> _Given passage_:
Want to be (big “G”) green and classy? Well, you soon can be. Rolls-Royce is showing what promises to be the most luxurious (and outrageously expensive) electric car at the Geneva Motor Show this March. The new car, dubbed Phantom 102EX, is intended as a test bed for the new technologies required, or as RR puts it, “to gather the opinions of stakeholders, owners, the public and the media.” Rolls-Royce will be asking potential clients to try the car to gather customer feedback – get in line, because it’s likely to be by invitation. The company’s concern is that an all-electric Rolls should be an authentic Rolls Royce driving experience, so a silent motor should fit rather well with the traditional whisper-quiet Rolls engines — the firm’s literature once boasted that the only noise you will hear in one of its cars is the ticking of the clock.
Rolls Royce Electric Car - Source: Daily Mail
In fact, an electric Roller isn’t as outrageous as it sounds. The cars are notoriously heavy, so lugging a huge bank of battery cells around shouldn’t be out of place. Rolls models have not got any cheaper since BMW took them over, quite the opposite, but they have benefited significantly from BMW’s technological innovations; a move to an electric version is not as far attached as it would have seemed five years ago. A Daily Mail article opened with the statement that the luxury electric limo could cost 2p (3c) per mile to run, but would could cost up to £1 million ($1.6 million) to buy – I would not have thought an owner who could afford to pay that kind of money would be bothered what it cost to run; instead, the issue for them would be whether the driving experience is better than a regular Rolls, and that will be the car maker’s challenge. The existing RR Phantom costs £300,000 to buy (nearly $500,000) and manages only 15 miles per gallon, not that it has stopped the firm selling record numbers, even in (or maybe especially in) emerging markets like China and India. The firm announced record annual car sales in 2010 — up 171 percent on 2009 and more than double the previous record of 1,212 cars set in 2008. In 2009 the company sold 1,002 cars. The US remained the biggest single market for Rolls-Royce in 2010, followed by China and the UK with all areas showing ‘significant growth,’ particularly in Asia Pacific, the US and the Middle East, according to the Daily Mail article.

> _Problems to solve_:
**a)** Using the electric Rolls-Royce article, decide whether each statement agrees with it: (i) The Phantom 102EX is to be shown at the Geneva Motor Show in March; (ii) Rolls-Royce sold more cars in 2009 than in 2008; (iii) China was the biggest single market for Rolls-Royce in 2010. Answer yes or no for each and quote the words from the article that settle it.
**b)** Please translate this sentence from the electric Rolls-Royce article into Spanish: "The cars are notoriously heavy, so lugging a huge bank of battery cells around shouldn’t be out of place."

> _Information provided_:
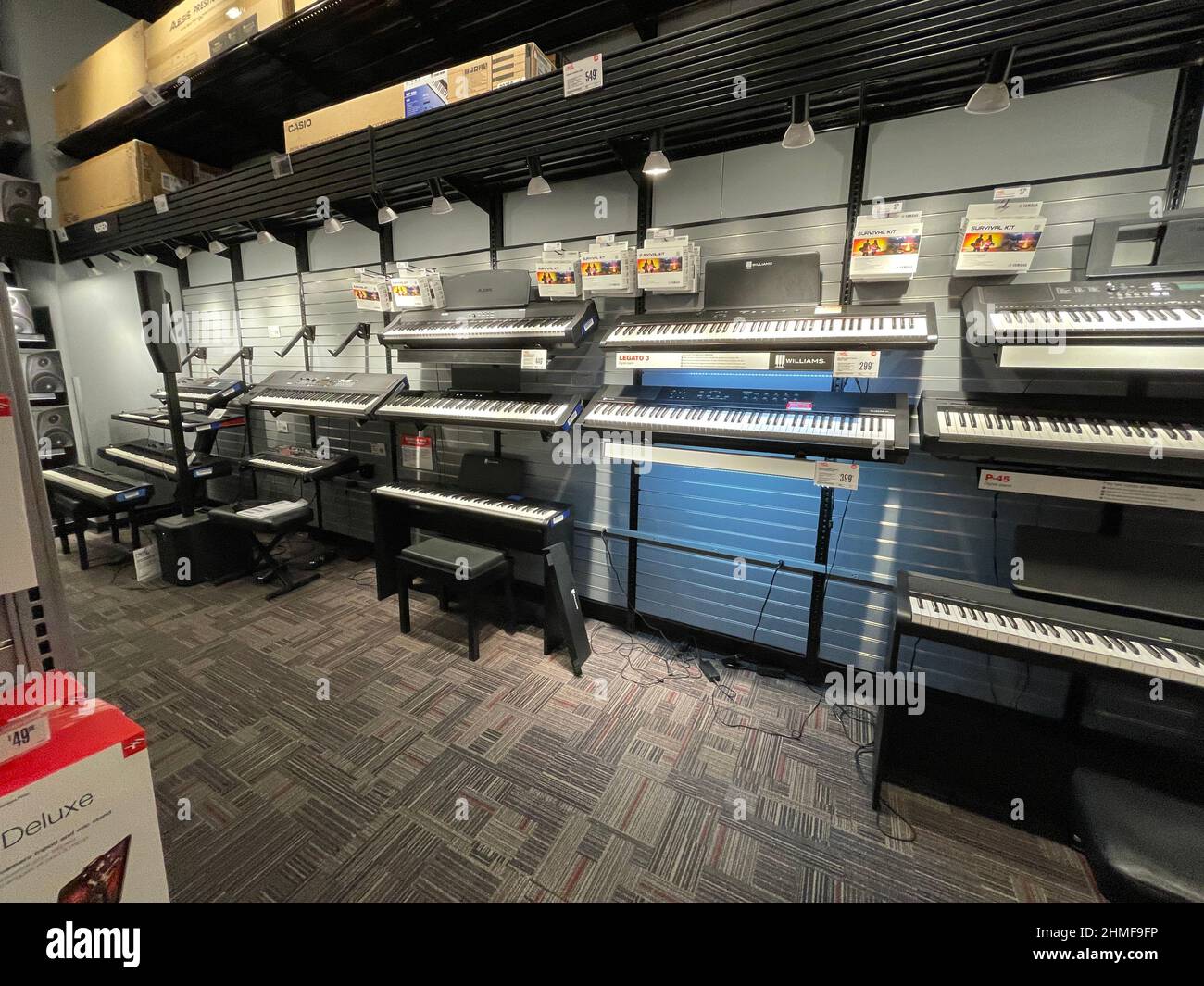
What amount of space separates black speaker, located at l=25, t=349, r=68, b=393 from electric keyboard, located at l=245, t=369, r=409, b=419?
81.9 inches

> _Answers_:
**a)**
(i) Yes: "Rolls-Royce is showing what promises to be the most luxurious (and outrageously expensive) electric car at the Geneva Motor Show this March."
(ii) No: "the previous record of 1,212 cars set in 2008. In 2009 the company sold 1,002 cars."
(iii) No: "The US remained the biggest single market for Rolls-Royce in 2010, followed by China and the UK"

**b)** Los coches son notoriamente pesados, así que cargar con un enorme banco de celdas de batería no debería estar fuera de lugar.